- [ЧТО СДЕЛАТЬ]:
**a.** Перескажите короче абзац отрывка о соцреализме, который начинается словами «Помня об этом», и сохраните его главные факты.
**b.** Перепишите дословно фрагмент отрывка о соцреализме: начните со слов «Помня об этом, в» и закончите словами «нему не принадлежащие.».
**c.** Продолжите отрывок о соцреализме с того места, где он обрывается.

- [ВЫБРАННЫЙ ОТРЫВОК]:
──────────

Александр Дейнека. Колхозница на велосипеде. 1935

Никому не придет нынче в голову морализировать, стоя перед музейными шедеврами гениев прошлого, служивших разного рода тиранам с дурной исторической репутацией. Но как быть с фактом, что соцреализм был слагаемым тоталитарного режима еще совсем недавних десятилетий?..

Помня об этом, в отношении такого феномена, как соцреализм, кажется предпочтительной позиция максимальной исследовательской корректности и моральной ответственности. Однако подобная позиция совсем не является доминирующей сегодня ни в России, ни за ее пределами. И больше всего тревожат в этой связи попытки под разными соусами пустить продукты соцреализма в широкий коммерческий оборот. Не секрет, что на наших глазах соцреализм часто становится неким экзотическим блюдом в меню продвинутых интеллектуалов. При этом никого не волнует, если в оборот попадают произведения, которых стыдились все приличные люди в пространстве и времени их возникновения, или когда под маркой соцреализма подаются вещи, органически к нему не принадлежащие.

Павел Кузнецов. Портрет художницы Е.М.Бебутовой. 1922В кругах советских «шестидесятников» и «семидесятников» (так по традиции русской критики обычно именуют два поколения наиболее активных участ-ников художественной жизни послесталинских десятилетий) любили походя бросить с усмешкой: «Никто не знает, что такое соцреализм». На самом деле мы это знали или легко могли узнать, обратившись к вполне доступным источникам. «Неведение» было скорее данью обычаю в доме повешенного не говорить о веревке. И еще тут могла быть попытка ускользнуть от партийных начальников, без устали искавших среди художников новые жертвы для обвинений в отступничестве от «единого» и единственно верного метода творчества в советском искусстве – метода социалистического реализма. С чем, кстати, связана постоянная для советской критики проблема определения границ соцреализма – тех пределов, за которыми работа художника должна была получить клеймо «не наша».

Начиная с «Ленинского плана монументальной пропаганды» (1918) советская власть требовала от художника одного: быть «верным помощником партии в деле коммунистического воспитания трудящихся», следовать единому творческому методу. Лояльности этим императивам режим добивался средствами организационного контроля, постоянного идеологического и экономического давления, а кроме того – громкими политическими кампаниями. В 30-е гг. разжигается кампания по борьбе с «формализмом»; в 40–50-е – с недобитыми ранее «формалистами» под именем «импрессионистов» и «космополитов», она опускает над советским искусством «железный занавес»; в 60–70-е – с «модернизмом» и «ревизионизмом». Насколько хватало сил, власть продолжала бороться с любыми ересями.

──────────

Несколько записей
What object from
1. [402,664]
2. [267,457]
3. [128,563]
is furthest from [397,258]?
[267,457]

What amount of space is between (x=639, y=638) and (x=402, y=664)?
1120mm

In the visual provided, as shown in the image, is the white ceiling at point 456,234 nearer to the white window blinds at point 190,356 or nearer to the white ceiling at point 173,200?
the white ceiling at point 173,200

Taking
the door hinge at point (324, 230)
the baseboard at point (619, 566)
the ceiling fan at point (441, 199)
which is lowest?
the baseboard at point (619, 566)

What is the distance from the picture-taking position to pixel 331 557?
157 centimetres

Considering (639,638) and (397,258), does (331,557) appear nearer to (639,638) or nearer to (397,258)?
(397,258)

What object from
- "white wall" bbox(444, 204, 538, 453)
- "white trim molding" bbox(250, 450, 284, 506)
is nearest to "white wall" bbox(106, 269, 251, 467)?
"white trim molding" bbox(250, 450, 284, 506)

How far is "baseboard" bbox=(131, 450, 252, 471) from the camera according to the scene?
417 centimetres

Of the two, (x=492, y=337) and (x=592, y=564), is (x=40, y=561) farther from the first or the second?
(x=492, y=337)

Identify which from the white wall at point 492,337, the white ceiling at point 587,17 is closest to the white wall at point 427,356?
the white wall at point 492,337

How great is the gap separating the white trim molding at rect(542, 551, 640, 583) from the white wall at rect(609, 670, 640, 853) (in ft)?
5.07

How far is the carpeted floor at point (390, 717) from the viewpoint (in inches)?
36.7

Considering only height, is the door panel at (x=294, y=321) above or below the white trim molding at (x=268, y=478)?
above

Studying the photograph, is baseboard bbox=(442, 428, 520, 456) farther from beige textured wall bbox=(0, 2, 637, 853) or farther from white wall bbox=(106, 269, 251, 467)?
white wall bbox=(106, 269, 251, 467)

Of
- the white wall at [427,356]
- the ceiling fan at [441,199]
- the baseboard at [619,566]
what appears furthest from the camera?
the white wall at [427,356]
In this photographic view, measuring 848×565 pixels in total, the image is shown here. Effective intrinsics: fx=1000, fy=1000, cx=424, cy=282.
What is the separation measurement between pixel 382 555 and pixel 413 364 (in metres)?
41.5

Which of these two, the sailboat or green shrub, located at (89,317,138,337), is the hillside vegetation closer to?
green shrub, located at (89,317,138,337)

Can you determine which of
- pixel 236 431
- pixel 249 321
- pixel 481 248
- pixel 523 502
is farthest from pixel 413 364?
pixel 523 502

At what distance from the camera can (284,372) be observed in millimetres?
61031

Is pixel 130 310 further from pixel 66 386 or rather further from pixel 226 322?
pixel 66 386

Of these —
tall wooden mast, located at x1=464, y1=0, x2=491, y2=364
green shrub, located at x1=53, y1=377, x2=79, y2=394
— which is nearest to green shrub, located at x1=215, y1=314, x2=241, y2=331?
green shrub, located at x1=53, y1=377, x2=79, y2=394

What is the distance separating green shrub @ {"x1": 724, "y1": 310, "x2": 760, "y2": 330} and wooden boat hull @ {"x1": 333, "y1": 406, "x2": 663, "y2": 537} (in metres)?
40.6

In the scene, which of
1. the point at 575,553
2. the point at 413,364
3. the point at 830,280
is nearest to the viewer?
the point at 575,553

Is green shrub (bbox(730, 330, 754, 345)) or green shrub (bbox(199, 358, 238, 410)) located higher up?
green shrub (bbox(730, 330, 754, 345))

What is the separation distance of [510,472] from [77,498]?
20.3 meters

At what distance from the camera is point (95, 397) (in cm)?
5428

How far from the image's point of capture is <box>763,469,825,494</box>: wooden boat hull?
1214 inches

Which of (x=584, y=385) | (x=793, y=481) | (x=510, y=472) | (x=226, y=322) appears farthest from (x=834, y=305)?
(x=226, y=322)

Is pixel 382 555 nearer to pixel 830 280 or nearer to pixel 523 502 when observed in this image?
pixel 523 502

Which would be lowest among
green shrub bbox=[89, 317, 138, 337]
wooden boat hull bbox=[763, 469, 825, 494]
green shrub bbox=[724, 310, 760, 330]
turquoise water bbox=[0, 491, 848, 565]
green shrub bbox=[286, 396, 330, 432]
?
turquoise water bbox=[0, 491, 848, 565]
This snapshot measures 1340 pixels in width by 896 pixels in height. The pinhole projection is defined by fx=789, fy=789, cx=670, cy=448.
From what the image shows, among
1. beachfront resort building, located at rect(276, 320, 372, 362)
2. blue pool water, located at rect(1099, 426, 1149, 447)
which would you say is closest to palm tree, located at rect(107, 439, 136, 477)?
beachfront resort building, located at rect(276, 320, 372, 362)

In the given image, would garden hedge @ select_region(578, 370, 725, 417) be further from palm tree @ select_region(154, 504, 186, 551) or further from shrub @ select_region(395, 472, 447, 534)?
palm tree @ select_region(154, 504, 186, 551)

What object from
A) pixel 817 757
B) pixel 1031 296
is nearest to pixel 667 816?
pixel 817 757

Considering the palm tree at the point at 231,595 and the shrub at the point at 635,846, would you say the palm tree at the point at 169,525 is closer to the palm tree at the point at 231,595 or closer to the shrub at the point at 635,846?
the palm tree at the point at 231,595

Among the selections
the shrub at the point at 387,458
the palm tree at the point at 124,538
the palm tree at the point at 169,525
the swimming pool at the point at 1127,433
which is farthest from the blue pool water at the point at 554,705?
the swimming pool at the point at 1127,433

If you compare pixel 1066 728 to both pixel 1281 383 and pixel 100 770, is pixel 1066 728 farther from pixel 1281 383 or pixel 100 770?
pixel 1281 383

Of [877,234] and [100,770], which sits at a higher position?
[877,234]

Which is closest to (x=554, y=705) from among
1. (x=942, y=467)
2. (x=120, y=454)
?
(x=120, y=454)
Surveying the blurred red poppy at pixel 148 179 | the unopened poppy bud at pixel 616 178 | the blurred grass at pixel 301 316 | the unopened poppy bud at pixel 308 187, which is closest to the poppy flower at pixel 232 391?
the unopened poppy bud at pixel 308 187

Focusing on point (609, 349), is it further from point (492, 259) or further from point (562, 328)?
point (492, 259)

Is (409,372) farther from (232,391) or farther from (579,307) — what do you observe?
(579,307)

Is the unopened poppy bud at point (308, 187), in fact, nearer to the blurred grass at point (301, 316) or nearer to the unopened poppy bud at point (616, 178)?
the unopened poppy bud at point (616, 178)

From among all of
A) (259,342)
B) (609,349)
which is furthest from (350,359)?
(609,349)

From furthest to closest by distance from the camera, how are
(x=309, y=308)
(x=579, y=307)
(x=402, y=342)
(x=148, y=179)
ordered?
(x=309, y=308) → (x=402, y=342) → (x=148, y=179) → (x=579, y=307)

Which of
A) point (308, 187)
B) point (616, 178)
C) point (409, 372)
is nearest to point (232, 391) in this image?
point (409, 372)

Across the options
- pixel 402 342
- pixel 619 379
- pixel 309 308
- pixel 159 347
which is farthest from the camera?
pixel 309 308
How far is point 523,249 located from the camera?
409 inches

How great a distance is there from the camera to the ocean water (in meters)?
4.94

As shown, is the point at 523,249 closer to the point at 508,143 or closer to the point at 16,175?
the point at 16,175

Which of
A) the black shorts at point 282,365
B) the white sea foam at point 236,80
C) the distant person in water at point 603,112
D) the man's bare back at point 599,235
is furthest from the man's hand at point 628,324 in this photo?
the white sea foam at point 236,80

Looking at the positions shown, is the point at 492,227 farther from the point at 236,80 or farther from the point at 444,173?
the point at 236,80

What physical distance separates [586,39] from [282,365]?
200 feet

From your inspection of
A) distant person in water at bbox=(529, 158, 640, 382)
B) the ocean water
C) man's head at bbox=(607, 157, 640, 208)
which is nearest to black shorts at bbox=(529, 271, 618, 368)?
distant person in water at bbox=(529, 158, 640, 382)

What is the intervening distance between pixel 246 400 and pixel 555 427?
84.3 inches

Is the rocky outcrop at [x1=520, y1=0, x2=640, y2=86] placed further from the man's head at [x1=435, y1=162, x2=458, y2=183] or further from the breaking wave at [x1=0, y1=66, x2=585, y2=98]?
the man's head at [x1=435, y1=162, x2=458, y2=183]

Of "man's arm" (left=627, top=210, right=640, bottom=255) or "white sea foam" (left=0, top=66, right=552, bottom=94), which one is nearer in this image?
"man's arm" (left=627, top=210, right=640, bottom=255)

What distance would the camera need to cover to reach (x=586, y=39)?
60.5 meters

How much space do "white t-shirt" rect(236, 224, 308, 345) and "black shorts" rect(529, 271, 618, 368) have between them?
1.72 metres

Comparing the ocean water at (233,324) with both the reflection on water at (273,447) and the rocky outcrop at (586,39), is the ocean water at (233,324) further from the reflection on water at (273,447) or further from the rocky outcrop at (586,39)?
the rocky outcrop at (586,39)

──────────

- [ОТВЕТЫ]:
**a.** К соцреализму предпочтительнее подходить с максимальной исследовательской корректностью и моральной ответственностью. Однако сегодня такая позиция не преобладает ни в России, ни за ее пределами. Больше всего тревожат попытки пустить продукты соцреализма в широкий коммерческий оборот: он становится экзотическим блюдом в меню продвинутых интеллектуалов. При этом никого не волнует, что в оборот попадают произведения, которых стыдились приличные люди своего времени, или вещи, к соцреализму органически не принадлежащие.

**b.**
Помня об этом, в отношении такого феномена, как соцреализм, кажется предпочтительной позиция максимальной исследовательской корректности и моральной ответственности. Однако подобная позиция совсем не является доминирующей сегодня ни в России, ни за ее пределами. И больше всего тревожат в этой связи попытки под разными соусами пустить продукты соцреализма в широкий коммерческий оборот. Не секрет, что на наших глазах соцреализм часто становится неким экзотическим блюдом в меню продвинутых интеллектуалов. При этом никого не волнует, если в оборот попадают произведения, которых стыдились все приличные люди в пространстве и времени их возникновения, или когда под маркой соцреализма подаются вещи, органически к нему не принадлежащие.

**c.**
Однако ресурсы власти, ее контроль над духовной жизнью общества, и в частности над художественной ситуацией, после Сталина чем дальше, тем больше слабеют. В СССР «подпольно» прорастают творческие течения, альтернативные официозу. Так возникает «другое искусство» – андеграунд 60–70-х гг. В послесталинские десятилетия ширится резкая оппозиция официальной политике власти в искусстве, однако и в 30–40-е гг. имели место коллизии между «генеральной линией» и органическим развитием художественного сознания. В самом творчестве они выражены не столь определенно и потому относительно сложны для анализа, тем не менее расшифровать их важно для адекватного понимания духовно-психологического климата той эпохи. Собственно говоря, анализ практики соцреализма 30–40-х гг. затруднен тем, что в отличие от инновационных течений начала XX в., и прежде всего авангарда, она не предполагала никаких формальных открытий, тем более радикальных трансформаций художественной ткани. Переваривая визуальный материал различных традиций, она словно бы избегает любых неожиданных, непривычных средств выражения, способных отпугнуть мало подготовленных зрителей. Соответственно «ноу-хау» соцреализма приходится искать в области специфической интерпретации привычного, знакомого массам искусства прошлого. Для исторического анализа соцреализма принципиальным моментом оказывается кропотливое различение его «фирменных» произведений и творческих прецедентов реализма дореволюционной эпохи. С другой стороны, «открытия» соцреализма должны мыслиться за пределами искусства: это его «положительный герой», пресловутый «новый человек» советской эпохи.

Мартирос Сарьян. Горы. 1923Все тексты 30-х гг., толкующие о соцреализме, акцентируют его социально-воспитательную функцию. Одной из очевидных основ такого подхода был прагматизм Ленина, который опасался «размягчающего» влияния искусства (по собственному признанию, слушая музыку, ему хотелось «гладить людей по головке», тогда как иные головки следовало не гладить, а бить), но считал его небесполезным в пропаганде ценностей революции и с этой точки зрения настаивал на догмате «партийности» художественного творчества, характерным образом требуя: «Литературное дело должно стать частью общепартийного дела». Менее очевидна историко-культурная, идейная подоплека соцреализма, лежащая в традициях романтизма XIX в. и авангарда начала XX в. Она не проступает явно в собственных построениях теоретиков соцреализма, однако многие исследователи в последние десятилетия справедливо привлекают внимание к этому фактору.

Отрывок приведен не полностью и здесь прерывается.